▶ _Stored data_:
== Segment start ==

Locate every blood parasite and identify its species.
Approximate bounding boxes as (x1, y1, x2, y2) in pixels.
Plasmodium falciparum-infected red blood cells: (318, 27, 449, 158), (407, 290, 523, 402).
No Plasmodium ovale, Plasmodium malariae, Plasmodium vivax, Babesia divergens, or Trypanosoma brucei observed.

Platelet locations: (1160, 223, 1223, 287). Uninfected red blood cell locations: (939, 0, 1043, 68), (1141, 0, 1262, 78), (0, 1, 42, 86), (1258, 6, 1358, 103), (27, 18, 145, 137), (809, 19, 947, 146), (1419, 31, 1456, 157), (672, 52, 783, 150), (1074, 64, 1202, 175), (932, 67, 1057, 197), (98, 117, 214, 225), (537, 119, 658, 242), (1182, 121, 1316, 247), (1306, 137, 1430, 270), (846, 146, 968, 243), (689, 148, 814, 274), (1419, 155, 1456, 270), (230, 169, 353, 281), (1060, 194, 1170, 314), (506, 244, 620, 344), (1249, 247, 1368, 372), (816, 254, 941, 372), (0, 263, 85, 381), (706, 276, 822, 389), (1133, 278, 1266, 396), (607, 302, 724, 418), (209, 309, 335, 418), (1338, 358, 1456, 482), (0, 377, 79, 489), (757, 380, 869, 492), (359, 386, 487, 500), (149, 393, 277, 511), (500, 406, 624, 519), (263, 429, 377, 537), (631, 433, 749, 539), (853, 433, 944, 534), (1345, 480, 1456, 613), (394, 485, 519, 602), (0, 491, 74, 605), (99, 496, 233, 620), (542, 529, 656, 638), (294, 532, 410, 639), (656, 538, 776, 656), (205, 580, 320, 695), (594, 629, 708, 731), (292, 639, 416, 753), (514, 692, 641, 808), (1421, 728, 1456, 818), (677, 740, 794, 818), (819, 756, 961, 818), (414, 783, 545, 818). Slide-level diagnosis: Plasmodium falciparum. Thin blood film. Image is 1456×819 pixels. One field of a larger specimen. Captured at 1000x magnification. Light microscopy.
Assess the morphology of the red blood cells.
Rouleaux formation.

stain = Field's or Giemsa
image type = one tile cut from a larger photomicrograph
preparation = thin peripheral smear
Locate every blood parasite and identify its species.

== Segment end ==

▶ _What the task requires_: Would you copy out exactly the lines above that start at the one containing "Plasmodium falciparum-infected red" and end at the one containing "No Plasmodium ovale, Plasmodium", inclusive?

▶ _Reply to the task_:
Plasmodium falciparum-infected red blood cells: (318, 27, 449, 158), (407, 290, 523, 402).
No Plasmodium ovale, Plasmodium malariae, Plasmodium vivax, Babesia divergens, or Trypanosoma brucei observed.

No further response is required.